Defensive Maneuver

Sahin, I., Zhang, S., Navaraj, A., Zhou, L., Dizon, D., Safran, H., & El-Deiry, W. S. (2020). AMG-232 sensitizes high MDM2-expressing tumor cells to T-cell-mediated killing. Cell Death Discovery, 6(1), 57. doi:10.1038/s41420-020-0292-1

Immunotherapy fails in a significant proportion of cancer patients. But a new study in Cell Death Discovery suggests that blocking the tumor-promoting protein MDM2 could bolster the treatment’s effectiveness.

“Immunotherapy has been one of the biggest breakthroughs in biomedical science and medicine of the last two decades,” says Wafik S. El-Deiry, MD, PhD, a professor of pathology and laboratory medicine and associate dean for oncologic sciences. “But it has limitations.”

Some people’s tumors respond to immunotherapy initially and then relapse. Other patients experience pseudoprogression, where tumors appear to grow before eventually shrinking. And a third group—between 5 percent and 29 percent of patients—experience hyperprogression: immunotherapy actually worsens their tumor growth.

El-Deiry hopes that blocking MDM2, either through gene silencing or the MDM2-inhibiting drug AMG-232, could help people with hyperprogression.
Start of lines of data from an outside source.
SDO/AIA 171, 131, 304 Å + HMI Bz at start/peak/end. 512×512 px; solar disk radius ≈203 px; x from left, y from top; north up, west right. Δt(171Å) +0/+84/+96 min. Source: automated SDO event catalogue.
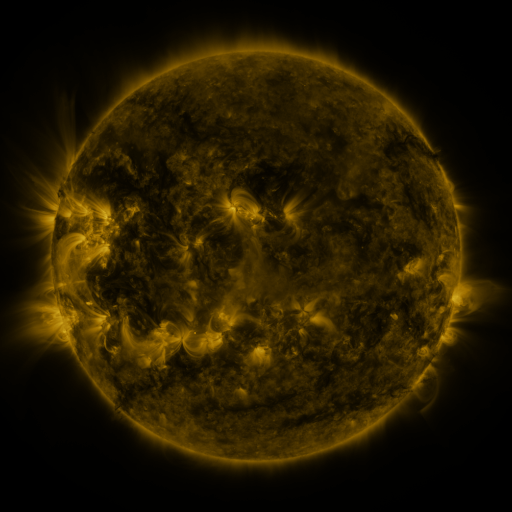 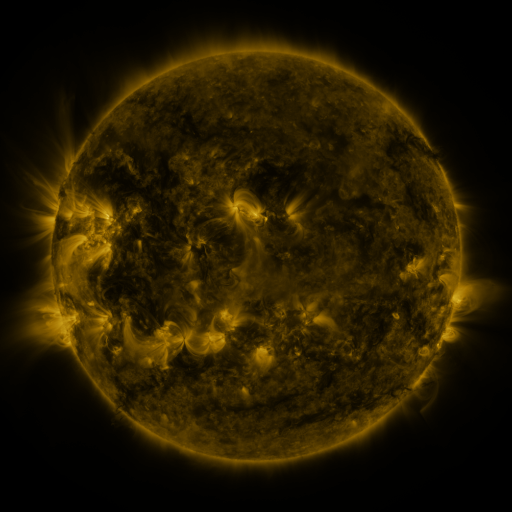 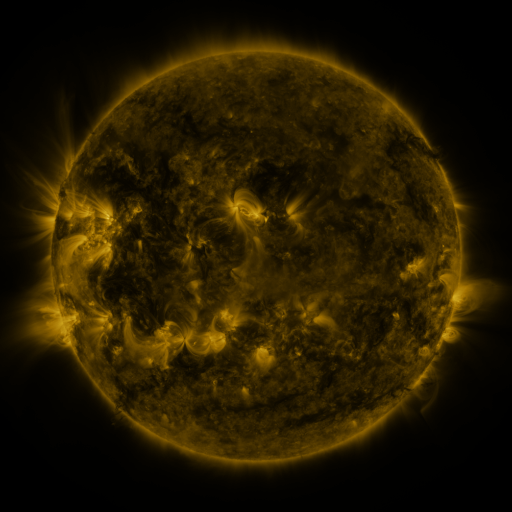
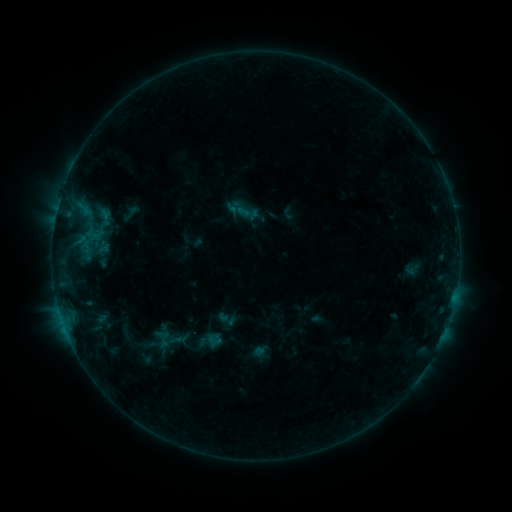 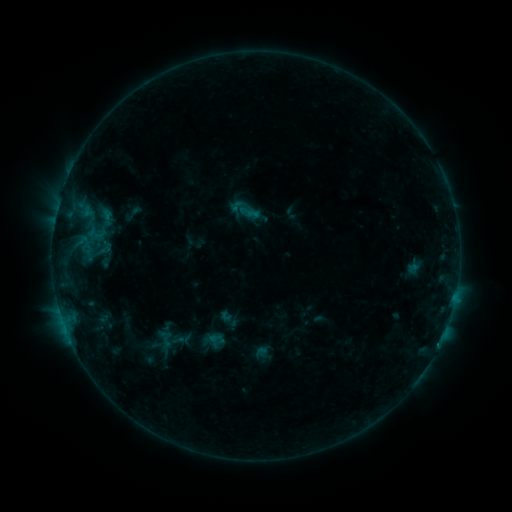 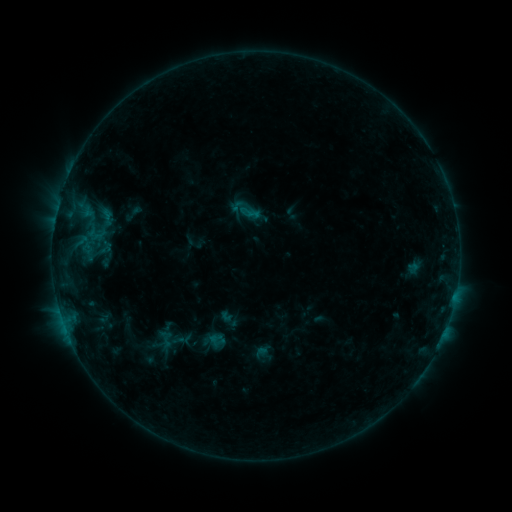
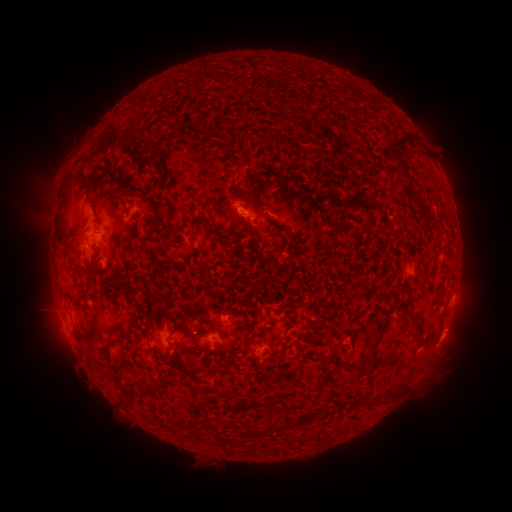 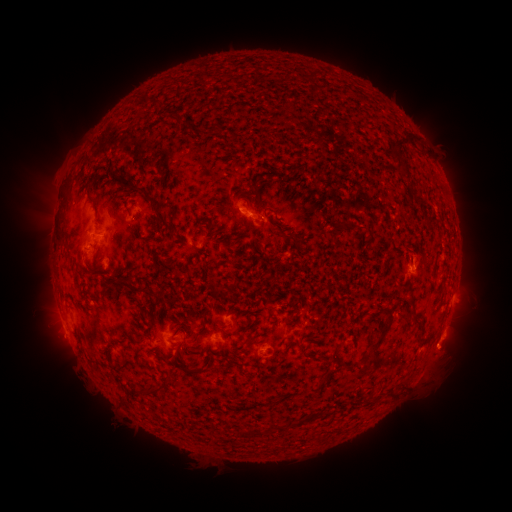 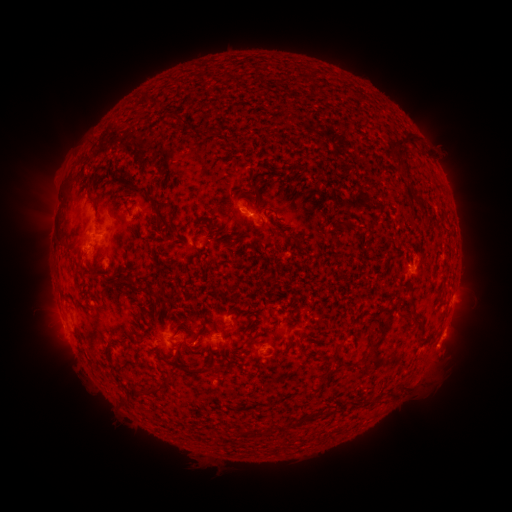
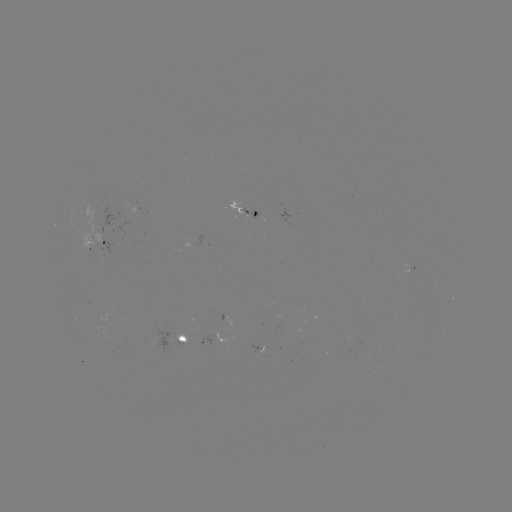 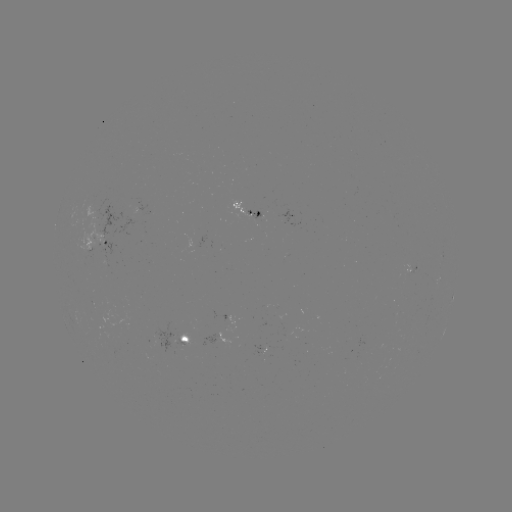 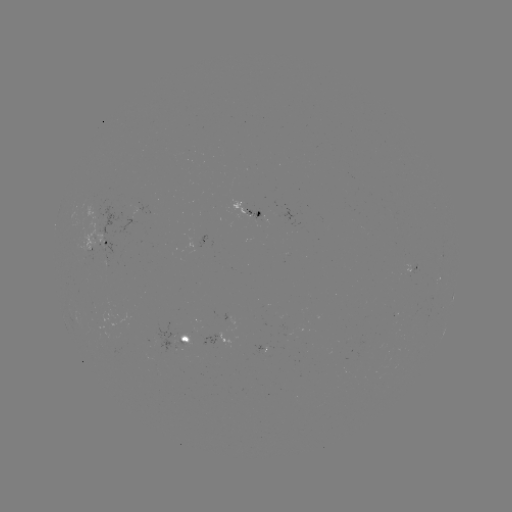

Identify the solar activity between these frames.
emerging-flux region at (259, 352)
Various studies have found that when cells contain too many copies of the MDM2 gene, or when the MDM2 protein is overexpressed because the gene isn’t being regulated properly, tumor cells tend to grow more quickly and are more resistant to immunotherapy. MDM2 is also associated with higher levels of the tumor-promoting inflammatory protein interleukin-6 (IL-6).

In their study, El-Deiry and his colleagues treated cell lines of MDM2-overexpressing ovarian cancer cells with AMG-232. Their data show the drug allowed immune cells to kill the tumor cells much more efficiently, and reduced levels of IL-6. This suggests that MDM2 inhibitors combined with immunotherapy could enhance its effectiveness, and El-Deiry hopes this will lead to a clinical trial.

The study was published shortly after the launch of the Cancer Center at Brown, which brings together 150 investigators from across the University and affiliated hospitals who are studying basic biology and disease epidemiology, understanding risk factors, and developing therapies.

The center focuses on cancers with higher rates in Rhode Island, as well as issues of access and affordability. El-Deiry, the center’s inaugural director, wants the center to achieve a National Cancer Institute-Cancer Center Support Grant.

“We are working methodically, in a focused way, toward that,” he says, “collaborating for the benefit of patients.”